Neutral hydrogen at high redshifts as a probe of structure formation - I. Post-COBE analysis of CDM and HDM models

Abstract

The structures that form in the Universe at redshifts z ≲ 10 can be detected and studied using the redshifted 21-cm line emission from neutral hydrogen. We compute the expected comoving number density, N, of protocondensates that will emit a flux higher than S, at various redshifts, in the CDM and HDM models. The models are normalized using COBE results. Our results are compared with the present and expected future sensitivities of various telescopes for the detection of protocondensates-. In the CDM models the predicted maximum fluxes at a redshift z ≃ 3.3 are about (1.5–3) mJy and $$N \simeq ({10}^{-8}-{10}^{-7})\, \text {Mpc}^{-3}$$ . These protocondensates cannot be detected with present sensitivities, but will become detectable in the near future with improved sensitivities.

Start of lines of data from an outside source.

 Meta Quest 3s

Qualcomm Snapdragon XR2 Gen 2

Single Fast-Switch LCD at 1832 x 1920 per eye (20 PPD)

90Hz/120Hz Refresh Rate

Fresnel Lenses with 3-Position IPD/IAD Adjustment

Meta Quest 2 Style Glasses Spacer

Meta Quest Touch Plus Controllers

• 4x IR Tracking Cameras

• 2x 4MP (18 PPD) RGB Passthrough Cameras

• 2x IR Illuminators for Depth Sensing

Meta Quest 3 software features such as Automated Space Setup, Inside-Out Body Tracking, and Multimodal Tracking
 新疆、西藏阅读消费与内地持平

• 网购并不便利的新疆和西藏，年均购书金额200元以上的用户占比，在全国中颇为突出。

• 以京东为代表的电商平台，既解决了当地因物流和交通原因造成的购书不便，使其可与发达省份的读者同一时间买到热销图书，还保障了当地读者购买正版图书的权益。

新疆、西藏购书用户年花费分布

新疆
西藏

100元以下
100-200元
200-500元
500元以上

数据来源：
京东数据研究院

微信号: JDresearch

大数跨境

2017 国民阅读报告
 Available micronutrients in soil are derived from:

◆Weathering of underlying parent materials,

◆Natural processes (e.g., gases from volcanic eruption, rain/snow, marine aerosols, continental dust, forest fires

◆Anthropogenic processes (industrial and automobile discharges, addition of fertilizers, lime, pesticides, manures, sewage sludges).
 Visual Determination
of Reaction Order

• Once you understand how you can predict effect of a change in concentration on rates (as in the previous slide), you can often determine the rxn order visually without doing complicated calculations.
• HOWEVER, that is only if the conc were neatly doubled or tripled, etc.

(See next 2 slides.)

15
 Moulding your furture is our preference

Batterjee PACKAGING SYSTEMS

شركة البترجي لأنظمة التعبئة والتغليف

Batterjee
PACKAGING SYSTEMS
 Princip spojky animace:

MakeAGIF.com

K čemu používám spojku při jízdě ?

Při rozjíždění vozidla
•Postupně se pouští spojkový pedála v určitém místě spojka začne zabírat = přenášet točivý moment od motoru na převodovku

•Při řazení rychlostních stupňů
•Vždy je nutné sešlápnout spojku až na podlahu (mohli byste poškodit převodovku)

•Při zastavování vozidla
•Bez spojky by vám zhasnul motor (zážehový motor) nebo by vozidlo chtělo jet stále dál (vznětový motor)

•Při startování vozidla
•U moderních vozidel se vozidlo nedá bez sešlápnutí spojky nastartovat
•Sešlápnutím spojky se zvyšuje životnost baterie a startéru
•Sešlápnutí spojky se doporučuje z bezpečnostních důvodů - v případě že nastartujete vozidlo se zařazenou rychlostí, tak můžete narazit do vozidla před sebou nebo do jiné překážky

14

At lower redshifts, the detectability of these structures critically depends on their neutral hydrogen content. In the redshift range around z≃ 5, individual protocondensates will not be detectable. The excess variance due to fluctuations with small density contrasts will, however, be detectable with somewhat large (say, about 60-h) integration time. At still higher redshifts, it will be virtually impossible to see any signal, even with such a large integration time. Biased CDM models predict larger fluxes, but somewhat lower abundances. Finally, the HDM models – when normalized using COBE results – do not lead to a detectable number of sources (‘pancakes’) at redshifts z ≳ 2.